Elle prend part à l'échauffement avant un match.

Gaëtane Thiney est en prêt au Gotham FC jusqu'à la fin de la saison 2021 de la NWSL.

Photo : Craig Mitchelldyer/isiphotos.com

Olivier Tremblay

Elle est une joueuse légendaire du Paris FC, la capitaine qui refuse depuis toujours les propositions de l’Olympique Lyonnais ou du Paris Saint-Germain. Elle est une figure marquante de l’équipe de France, avec ses 163 sélections et ses 58 buts. Mais aujourd’hui, Gaëtane Thiney est la fille heureuse de montrer à ses parents son nouveau milieu de vie.

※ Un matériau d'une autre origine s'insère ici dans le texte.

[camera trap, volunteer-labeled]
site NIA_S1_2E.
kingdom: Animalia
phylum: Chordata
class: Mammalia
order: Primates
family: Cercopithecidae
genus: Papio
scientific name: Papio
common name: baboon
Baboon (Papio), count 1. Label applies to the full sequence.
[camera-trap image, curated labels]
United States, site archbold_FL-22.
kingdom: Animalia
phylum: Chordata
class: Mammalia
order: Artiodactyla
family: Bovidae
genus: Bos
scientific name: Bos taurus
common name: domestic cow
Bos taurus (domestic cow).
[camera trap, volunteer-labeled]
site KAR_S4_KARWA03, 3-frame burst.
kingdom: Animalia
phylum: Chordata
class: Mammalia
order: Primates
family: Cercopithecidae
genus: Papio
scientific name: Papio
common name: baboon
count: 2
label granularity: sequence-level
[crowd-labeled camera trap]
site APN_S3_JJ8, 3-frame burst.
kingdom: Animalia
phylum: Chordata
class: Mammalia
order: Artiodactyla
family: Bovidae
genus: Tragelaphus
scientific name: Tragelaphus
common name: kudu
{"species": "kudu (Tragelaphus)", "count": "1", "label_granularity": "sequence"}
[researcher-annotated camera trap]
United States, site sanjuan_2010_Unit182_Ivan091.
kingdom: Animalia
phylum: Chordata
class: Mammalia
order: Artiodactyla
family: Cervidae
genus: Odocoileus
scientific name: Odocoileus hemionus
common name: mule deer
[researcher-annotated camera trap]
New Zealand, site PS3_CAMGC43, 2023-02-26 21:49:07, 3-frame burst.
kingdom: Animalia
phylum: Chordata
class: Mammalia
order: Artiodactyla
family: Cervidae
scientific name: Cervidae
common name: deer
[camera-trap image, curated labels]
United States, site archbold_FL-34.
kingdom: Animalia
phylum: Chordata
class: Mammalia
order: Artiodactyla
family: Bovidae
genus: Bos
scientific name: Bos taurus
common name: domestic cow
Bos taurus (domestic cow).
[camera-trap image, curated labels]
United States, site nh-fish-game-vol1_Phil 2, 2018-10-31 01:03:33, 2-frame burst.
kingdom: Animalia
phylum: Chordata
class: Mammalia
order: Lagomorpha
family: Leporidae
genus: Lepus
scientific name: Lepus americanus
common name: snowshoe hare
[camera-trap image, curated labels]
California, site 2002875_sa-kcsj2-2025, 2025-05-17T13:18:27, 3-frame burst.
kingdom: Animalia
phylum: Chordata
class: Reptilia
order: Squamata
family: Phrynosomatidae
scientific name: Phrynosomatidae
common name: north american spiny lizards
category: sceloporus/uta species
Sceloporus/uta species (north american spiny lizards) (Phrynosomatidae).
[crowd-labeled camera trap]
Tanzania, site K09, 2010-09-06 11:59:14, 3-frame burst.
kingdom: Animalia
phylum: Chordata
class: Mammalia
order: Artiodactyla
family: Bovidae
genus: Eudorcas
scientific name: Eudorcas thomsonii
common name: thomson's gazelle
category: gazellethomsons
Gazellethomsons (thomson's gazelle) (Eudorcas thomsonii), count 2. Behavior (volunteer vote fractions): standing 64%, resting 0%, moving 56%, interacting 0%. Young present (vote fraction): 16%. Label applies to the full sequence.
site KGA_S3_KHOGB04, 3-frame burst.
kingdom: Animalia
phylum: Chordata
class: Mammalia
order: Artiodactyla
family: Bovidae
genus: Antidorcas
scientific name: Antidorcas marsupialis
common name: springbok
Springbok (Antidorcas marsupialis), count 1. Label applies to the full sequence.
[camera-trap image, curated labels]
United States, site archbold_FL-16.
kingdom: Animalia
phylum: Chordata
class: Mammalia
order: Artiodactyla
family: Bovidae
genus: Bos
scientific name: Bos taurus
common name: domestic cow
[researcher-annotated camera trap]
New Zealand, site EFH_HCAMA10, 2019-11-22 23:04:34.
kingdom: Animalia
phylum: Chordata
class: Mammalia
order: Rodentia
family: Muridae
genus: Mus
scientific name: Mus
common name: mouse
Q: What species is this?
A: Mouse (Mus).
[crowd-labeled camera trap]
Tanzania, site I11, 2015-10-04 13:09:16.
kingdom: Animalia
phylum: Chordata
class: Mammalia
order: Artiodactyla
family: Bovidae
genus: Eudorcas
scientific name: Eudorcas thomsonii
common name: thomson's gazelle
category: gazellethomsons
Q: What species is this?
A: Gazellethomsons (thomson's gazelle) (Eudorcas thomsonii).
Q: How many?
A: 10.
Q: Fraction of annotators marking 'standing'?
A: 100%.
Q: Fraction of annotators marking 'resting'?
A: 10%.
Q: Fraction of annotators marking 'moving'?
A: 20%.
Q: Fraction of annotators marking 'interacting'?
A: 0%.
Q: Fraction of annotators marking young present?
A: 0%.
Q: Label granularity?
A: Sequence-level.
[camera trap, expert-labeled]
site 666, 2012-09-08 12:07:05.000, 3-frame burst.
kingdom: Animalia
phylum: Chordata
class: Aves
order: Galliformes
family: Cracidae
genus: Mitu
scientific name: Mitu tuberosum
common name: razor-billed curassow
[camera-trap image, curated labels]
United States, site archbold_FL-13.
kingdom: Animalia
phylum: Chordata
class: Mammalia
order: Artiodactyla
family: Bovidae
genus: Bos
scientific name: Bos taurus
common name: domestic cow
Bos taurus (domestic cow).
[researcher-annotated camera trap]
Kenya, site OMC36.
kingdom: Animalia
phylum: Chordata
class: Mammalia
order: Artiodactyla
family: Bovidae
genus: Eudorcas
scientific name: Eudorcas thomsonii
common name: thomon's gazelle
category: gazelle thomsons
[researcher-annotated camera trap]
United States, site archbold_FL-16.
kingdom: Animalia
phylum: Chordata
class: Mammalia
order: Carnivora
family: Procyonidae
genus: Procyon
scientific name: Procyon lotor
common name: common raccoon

Maman et papa Thiney visitent la région de New York pour la toute première fois. Leur grande enfant de 35 ans s’installe dans la voiture pour s’entretenir avec Radio-Canada Sports pendant qu’ils explorent les lieux, au milieu des klaxons. Si elle est rigoureusement fidèle à son club, l'attaquante avait toujours voulu vivre une expérience à l’étranger, et c’est au Gotham FC de la NWSL, jusqu’à la fin de la saison, qu’elle satisfait son insatiable soif d’apprentissages.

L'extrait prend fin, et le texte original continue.